SET EXERCISE 1: From the forum thread on crumbling basement walls, duplicate the passage from "# Basement walls" up to and including "soil-lime mix coating.".
SET EXERCISE 2: In the forum thread about crumbling basement walls, what was the brick coated with?
SET EXERCISE 3: Take the forum thread on crumbling basement walls further from the point where it stops.

PASSAGE PROVIDED:
+-------+
# Basement walls crumbling



## NaveenM (Nov 28, 2012)

Revisiting this thread from earlier this year. I never actually did anything with fixing the crumbling walls, but would like to try.

To recap:

I have an old 1920's style house where the basement walls are crumbling. Per this article, the brick was coated with a soil-lime mix coating.

When a contractor came in to redo the floors, his guys patched up a few holes and some exposed brick with mortar. (See photo below).

But as you can see from the other photos, the soil-lime mix is disintegrating. I'd like to mortar over it to keep it intact and avoid the dirt/dust that comes with the disintegration.

Here are some shots of the basement wall, along with what some patching a contractor did when he redid the floors.

Accumulation of dust from slow deterioration:









Closeup of some deterioration:









Patchwork done by contractor:









My question is, what would I use to do some patchwork or put a coat on the walls as the contractor did? Some portland cement? Don't want to go overboard, just create a new outer layer for the walls so the dust stops accumulating.

Any help is greatly appreciated!


----------



## throrope (Oct 30, 2015)

I'm surprised you haven't gotten any takers on this.

I had a twin years ago with the same style stone foundation and since then only poured concrete is better.

I suspect half of Philly has similar foundation and likely many know how to make repairs. I suggest greater research. I caution you on "Don't want to go overboard" because every time I've done or witnessed that approach, the effort expended accomplished nothing.

I wish I could provide more.


----------



## joecaption (Nov 30, 2011)

All that damage is coming from water getting in from the outside.
Issue needs to be addressed from the outside before any repairs being done inside.
Gutters.
Water proofing the outside of the foundation.
No mulch or flower beds forming ponds against the foundation.
Grade running away from the foundation.


----------



## dbrown_rn (Dec 15, 2015)
+-------+
PROVIDED DATA:
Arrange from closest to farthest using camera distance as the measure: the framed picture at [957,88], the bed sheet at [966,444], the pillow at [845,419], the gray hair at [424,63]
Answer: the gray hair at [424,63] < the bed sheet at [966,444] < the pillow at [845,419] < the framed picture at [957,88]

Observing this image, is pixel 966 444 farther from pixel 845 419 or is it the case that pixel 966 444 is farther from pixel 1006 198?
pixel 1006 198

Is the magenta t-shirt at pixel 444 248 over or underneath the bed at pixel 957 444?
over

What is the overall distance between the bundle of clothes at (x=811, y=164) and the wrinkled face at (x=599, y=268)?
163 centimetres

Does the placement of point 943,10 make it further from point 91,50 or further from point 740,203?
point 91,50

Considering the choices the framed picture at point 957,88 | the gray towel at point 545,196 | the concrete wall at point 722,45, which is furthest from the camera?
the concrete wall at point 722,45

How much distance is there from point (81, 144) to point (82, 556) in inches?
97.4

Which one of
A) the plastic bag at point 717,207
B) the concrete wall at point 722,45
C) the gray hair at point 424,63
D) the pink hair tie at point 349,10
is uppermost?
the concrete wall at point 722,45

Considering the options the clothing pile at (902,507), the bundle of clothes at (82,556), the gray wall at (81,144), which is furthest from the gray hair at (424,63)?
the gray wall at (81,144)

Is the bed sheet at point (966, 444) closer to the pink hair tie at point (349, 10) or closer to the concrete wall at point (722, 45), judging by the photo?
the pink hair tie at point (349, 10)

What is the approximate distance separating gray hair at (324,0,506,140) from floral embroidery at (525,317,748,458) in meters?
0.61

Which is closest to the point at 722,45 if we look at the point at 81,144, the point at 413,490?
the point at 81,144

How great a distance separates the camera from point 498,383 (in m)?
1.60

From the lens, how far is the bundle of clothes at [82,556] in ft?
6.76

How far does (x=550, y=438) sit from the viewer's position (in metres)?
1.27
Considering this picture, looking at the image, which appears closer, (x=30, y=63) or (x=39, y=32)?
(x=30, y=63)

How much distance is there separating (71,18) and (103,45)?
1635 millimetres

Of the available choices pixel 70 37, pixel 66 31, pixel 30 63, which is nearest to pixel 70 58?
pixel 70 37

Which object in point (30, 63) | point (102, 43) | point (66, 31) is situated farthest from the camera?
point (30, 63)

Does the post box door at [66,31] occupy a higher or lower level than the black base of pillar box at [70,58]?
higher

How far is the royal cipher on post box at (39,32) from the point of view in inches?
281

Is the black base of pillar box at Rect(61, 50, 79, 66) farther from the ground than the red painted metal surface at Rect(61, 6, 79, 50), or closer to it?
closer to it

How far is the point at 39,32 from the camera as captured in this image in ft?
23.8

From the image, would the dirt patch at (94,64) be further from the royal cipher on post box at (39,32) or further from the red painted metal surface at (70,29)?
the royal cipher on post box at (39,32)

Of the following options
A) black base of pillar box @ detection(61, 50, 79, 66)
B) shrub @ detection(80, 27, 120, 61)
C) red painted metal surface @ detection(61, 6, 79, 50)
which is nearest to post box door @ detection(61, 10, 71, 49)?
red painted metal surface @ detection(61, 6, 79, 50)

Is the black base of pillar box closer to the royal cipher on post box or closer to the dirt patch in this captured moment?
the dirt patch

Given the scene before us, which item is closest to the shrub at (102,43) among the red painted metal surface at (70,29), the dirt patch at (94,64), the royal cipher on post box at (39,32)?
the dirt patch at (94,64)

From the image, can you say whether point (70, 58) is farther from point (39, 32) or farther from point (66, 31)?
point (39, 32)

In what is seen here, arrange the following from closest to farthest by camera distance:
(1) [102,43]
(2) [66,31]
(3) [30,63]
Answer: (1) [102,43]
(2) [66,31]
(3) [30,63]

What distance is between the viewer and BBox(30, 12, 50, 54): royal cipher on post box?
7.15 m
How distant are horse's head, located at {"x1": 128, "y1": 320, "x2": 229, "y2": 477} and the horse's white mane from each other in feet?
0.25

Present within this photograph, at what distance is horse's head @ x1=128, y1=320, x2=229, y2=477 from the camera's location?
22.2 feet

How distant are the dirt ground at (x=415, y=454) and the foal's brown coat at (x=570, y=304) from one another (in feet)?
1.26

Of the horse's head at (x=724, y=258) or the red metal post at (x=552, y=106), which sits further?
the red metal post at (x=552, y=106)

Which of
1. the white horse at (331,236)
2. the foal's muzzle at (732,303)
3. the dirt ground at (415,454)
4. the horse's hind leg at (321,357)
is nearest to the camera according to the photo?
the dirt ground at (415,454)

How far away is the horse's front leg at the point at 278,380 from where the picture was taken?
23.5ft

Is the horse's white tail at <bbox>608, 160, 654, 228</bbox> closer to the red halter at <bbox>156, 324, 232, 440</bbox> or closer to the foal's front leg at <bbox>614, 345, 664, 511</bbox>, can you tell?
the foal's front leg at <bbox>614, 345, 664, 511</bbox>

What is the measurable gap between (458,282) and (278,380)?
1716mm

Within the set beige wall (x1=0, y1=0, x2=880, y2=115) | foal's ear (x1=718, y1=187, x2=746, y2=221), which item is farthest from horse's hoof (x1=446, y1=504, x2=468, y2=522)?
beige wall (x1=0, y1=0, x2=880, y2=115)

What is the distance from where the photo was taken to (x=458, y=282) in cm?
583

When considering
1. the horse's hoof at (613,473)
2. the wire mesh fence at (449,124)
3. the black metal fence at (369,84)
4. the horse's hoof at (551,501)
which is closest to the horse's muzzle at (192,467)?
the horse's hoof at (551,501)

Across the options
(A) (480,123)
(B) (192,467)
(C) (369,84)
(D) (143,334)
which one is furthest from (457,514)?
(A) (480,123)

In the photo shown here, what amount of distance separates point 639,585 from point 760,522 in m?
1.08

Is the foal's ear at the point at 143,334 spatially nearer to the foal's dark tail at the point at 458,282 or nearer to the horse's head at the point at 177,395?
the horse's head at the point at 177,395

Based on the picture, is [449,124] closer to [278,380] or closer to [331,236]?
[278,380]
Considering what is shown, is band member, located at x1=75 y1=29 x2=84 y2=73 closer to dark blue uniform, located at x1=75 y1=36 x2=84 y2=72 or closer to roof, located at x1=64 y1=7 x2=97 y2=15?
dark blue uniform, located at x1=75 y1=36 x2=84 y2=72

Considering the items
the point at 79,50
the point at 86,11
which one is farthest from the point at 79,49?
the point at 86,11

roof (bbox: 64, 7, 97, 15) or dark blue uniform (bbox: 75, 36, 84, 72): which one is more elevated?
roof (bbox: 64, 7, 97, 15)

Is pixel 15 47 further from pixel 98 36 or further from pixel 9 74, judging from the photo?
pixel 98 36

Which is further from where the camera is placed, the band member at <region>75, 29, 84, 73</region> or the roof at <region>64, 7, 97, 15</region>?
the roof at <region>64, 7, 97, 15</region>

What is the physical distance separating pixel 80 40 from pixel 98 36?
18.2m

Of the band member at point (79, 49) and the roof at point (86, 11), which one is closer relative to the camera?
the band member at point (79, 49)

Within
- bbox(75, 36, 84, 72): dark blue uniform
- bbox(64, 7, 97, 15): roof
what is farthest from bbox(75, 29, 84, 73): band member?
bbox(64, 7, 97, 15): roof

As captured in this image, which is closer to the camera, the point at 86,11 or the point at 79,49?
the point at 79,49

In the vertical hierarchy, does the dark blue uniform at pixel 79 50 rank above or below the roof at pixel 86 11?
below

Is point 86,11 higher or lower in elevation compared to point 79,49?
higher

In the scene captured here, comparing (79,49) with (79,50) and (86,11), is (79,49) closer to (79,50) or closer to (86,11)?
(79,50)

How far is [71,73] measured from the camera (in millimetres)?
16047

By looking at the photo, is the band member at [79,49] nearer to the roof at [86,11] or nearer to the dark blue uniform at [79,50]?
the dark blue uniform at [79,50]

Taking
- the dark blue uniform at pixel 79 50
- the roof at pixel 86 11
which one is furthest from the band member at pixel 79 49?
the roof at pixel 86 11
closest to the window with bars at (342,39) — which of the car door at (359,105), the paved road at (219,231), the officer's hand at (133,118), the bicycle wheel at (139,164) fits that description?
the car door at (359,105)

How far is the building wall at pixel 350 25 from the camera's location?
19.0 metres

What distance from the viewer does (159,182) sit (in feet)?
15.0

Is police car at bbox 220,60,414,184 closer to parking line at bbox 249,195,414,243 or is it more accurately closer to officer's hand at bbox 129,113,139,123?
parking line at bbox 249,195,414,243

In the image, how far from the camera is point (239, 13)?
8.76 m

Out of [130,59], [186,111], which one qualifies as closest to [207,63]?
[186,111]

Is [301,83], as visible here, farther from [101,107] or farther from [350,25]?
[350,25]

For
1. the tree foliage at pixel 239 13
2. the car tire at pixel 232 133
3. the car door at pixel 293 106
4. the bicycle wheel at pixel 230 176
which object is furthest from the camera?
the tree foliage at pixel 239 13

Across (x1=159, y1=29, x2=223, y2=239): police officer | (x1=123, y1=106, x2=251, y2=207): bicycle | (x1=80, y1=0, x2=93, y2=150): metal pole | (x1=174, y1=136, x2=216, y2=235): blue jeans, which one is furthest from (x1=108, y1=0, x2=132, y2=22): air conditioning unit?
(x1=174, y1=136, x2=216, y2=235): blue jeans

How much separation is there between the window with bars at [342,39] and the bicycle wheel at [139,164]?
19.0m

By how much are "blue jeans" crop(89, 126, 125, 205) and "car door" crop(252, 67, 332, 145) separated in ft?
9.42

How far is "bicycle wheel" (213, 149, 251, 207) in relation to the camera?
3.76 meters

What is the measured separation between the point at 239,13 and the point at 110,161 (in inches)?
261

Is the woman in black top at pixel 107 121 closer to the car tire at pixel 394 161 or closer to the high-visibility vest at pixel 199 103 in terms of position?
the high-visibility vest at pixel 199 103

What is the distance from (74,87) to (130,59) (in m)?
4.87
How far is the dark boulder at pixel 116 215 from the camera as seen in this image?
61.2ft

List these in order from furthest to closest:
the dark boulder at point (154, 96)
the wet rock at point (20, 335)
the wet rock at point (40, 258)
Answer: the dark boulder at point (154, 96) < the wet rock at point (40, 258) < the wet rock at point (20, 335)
+-------+
WRITTEN ANSWER 1:
# Basement walls crumbling



## NaveenM (Nov 28, 2012)

Revisiting this thread from earlier this year. I never actually did anything with fixing the crumbling walls, but would like to try.

To recap:

I have an old 1920's style house where the basement walls are crumbling. Per this article, the brick was coated with a soil-lime mix coating.

WRITTEN ANSWER 2: A soil-lime mix coating.

WRITTEN ANSWER 3:
I have an almost identical problem. From the research I have done, it sounds like the modern mortar and cement we use today are to strong for this type of foundation. Mortar is designed to fail before the stone, intentionally. Mortar doesn't just lock everything together, but it allows for normal expansion and contraction to occur without injury to the foundation. By adding mortar or cement that is stronger than the stone, you run the risk of the actual stone cracking and failing.


----------



## JJMc (Dec 18, 2015)

I have similar basement walls in a 1920 Wisconsin house. Stone foundation with a lime and clay parging on the interior. The parging comes apart easily even where there is no moisture. I painted a section 4 years ago with DryLok latex waterproofing paint and it is coming off in patches.
I plan to create a stable surface with a coat of stucco: portland cement, lime, and sand in a premixed bag. This is a big project!
After the stucco I will paint it with two coats of Permaflex, a two-part rubber sealer, to stop radon infiltration. That's what started this project.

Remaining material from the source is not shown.